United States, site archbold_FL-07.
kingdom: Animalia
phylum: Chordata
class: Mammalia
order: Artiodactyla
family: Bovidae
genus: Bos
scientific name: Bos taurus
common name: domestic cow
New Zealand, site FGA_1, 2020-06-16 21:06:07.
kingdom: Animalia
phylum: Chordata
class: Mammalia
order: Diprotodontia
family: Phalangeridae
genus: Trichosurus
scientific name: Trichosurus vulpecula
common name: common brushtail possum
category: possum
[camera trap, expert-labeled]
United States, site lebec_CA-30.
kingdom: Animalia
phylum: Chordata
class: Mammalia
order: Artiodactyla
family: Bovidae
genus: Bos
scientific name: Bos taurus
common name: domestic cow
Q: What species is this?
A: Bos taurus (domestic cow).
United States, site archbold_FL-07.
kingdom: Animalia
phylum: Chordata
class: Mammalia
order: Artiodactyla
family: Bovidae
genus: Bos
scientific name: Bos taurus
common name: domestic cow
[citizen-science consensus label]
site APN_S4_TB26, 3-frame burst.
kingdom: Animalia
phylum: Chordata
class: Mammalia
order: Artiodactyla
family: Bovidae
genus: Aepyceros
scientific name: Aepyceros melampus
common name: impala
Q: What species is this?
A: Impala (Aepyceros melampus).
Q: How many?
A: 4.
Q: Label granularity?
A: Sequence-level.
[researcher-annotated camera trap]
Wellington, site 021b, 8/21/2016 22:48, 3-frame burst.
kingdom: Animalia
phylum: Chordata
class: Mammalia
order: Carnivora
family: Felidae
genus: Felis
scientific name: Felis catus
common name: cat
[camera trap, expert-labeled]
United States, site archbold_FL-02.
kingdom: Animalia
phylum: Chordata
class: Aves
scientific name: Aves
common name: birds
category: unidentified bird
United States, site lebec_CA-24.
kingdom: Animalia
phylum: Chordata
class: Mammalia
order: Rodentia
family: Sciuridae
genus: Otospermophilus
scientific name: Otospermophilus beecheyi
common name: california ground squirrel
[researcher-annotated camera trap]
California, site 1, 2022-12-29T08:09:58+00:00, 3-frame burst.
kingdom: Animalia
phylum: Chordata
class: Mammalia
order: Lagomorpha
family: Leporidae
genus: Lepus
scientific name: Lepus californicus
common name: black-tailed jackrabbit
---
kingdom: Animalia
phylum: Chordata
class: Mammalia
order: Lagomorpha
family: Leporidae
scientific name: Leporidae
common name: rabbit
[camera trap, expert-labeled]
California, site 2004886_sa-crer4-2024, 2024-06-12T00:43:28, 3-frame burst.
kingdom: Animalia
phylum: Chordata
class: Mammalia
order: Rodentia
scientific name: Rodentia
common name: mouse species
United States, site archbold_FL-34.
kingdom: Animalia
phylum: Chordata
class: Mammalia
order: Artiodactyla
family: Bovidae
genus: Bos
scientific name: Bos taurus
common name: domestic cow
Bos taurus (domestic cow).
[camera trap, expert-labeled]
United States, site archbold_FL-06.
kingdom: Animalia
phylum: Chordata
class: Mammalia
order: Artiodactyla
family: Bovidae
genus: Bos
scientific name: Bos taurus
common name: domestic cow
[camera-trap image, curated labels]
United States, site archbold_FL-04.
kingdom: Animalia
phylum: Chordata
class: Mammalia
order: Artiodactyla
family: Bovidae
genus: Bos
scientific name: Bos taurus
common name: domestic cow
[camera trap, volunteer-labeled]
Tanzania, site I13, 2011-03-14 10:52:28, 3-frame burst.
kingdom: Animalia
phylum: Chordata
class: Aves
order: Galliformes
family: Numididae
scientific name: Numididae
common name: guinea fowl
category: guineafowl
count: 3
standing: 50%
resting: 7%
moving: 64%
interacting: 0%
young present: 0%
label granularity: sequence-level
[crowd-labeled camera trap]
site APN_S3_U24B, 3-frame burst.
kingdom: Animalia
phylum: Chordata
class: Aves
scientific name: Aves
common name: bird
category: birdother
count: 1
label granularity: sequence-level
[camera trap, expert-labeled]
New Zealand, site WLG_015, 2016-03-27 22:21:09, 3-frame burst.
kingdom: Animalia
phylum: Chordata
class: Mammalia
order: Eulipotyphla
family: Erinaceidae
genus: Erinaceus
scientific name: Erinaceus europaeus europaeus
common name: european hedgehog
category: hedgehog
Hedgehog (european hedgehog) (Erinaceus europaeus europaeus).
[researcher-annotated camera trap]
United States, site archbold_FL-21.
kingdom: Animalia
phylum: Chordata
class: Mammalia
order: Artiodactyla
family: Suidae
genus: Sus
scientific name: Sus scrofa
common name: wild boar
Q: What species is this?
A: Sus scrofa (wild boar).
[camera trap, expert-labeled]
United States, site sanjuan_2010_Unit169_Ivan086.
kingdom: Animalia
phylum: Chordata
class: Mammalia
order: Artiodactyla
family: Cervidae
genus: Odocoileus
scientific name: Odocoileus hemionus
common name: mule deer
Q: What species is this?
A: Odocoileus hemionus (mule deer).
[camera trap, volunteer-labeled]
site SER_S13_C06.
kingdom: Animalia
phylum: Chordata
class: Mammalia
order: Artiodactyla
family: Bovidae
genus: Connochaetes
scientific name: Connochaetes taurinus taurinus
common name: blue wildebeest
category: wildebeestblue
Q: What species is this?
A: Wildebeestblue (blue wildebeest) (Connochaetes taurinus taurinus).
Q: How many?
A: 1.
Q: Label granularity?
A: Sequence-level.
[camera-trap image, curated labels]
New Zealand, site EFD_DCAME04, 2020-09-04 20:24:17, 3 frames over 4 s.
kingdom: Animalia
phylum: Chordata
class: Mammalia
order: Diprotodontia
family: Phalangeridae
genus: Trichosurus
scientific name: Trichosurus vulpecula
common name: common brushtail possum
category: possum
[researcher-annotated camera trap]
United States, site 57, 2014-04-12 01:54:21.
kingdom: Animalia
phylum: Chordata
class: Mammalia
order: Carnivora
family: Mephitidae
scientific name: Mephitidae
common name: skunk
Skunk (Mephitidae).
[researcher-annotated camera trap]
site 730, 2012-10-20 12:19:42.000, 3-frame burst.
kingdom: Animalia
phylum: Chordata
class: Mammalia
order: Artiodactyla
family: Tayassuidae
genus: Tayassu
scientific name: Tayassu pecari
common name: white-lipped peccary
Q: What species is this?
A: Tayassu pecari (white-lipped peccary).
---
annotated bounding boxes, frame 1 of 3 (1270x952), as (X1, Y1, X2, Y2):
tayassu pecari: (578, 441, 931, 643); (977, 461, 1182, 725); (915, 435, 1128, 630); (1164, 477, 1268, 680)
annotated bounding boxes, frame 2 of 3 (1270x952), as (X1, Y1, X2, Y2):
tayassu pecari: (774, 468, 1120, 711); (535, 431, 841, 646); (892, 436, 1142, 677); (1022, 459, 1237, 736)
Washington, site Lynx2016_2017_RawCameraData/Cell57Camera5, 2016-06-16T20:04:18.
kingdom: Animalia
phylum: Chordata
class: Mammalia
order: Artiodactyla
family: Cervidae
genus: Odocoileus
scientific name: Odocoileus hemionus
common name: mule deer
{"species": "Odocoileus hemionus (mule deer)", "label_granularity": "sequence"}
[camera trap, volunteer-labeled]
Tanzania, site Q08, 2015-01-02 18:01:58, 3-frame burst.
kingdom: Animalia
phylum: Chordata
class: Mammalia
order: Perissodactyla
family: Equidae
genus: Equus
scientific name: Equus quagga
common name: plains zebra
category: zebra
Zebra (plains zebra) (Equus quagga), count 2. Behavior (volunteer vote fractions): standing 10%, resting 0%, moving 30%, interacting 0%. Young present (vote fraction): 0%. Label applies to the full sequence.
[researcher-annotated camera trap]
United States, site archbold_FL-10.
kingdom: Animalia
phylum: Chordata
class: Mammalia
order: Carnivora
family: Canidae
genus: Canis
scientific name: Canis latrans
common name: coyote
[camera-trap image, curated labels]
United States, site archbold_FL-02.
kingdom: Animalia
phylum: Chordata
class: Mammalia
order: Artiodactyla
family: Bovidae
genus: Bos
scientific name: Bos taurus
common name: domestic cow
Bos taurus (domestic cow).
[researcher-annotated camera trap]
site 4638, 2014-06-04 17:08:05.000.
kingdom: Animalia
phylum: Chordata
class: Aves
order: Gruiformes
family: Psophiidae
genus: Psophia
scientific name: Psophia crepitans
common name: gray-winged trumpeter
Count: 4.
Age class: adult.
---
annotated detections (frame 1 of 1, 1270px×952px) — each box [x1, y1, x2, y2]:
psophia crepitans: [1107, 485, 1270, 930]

* [REQUIRED ACTION] Your answer should be the lines above, from the line containing "family: Tayassuidae" up to and including the line containing "genus: Canis", reproduced exactly and with nothing else.

* [TASK RESPONSE]
family: Tayassuidae
genus: Tayassu
scientific name: Tayassu pecari
common name: white-lipped peccary
Q: What species is this?
A: Tayassu pecari (white-lipped peccary).
---
annotated bounding boxes, frame 1 of 3 (1270x952), as (X1, Y1, X2, Y2):
tayassu pecari: (578, 441, 931, 643); (977, 461, 1182, 725); (915, 435, 1128, 630); (1164, 477, 1268, 680)
annotated bounding boxes, frame 2 of 3 (1270x952), as (X1, Y1, X2, Y2):
tayassu pecari: (774, 468, 1120, 711); (535, 431, 841, 646); (892, 436, 1142, 677); (1022, 459, 1237, 736)
Washington, site Lynx2016_2017_RawCameraData/Cell57Camera5, 2016-06-16T20:04:18.
kingdom: Animalia
phylum: Chordata
class: Mammalia
order: Artiodactyla
family: Cervidae
genus: Odocoileus
scientific name: Odocoileus hemionus
common name: mule deer
{"species": "Odocoileus hemionus (mule deer)", "label_granularity": "sequence"}
[camera trap, volunteer-labeled]
Tanzania, site Q08, 2015-01-02 18:01:58, 3-frame burst.
kingdom: Animalia
phylum: Chordata
class: Mammalia
order: Perissodactyla
family: Equidae
genus: Equus
scientific name: Equus quagga
common name: plains zebra
category: zebra
Zebra (plains zebra) (Equus quagga), count 2. Behavior (volunteer vote fractions): standing 10%, resting 0%, moving 30%, interacting 0%. Young present (vote fraction): 0%. Label applies to the full sequence.
[researcher-annotated camera trap]
United States, site archbold_FL-10.
kingdom: Animalia
phylum: Chordata
class: Mammalia
order: Carnivora
family: Canidae
genus: Canis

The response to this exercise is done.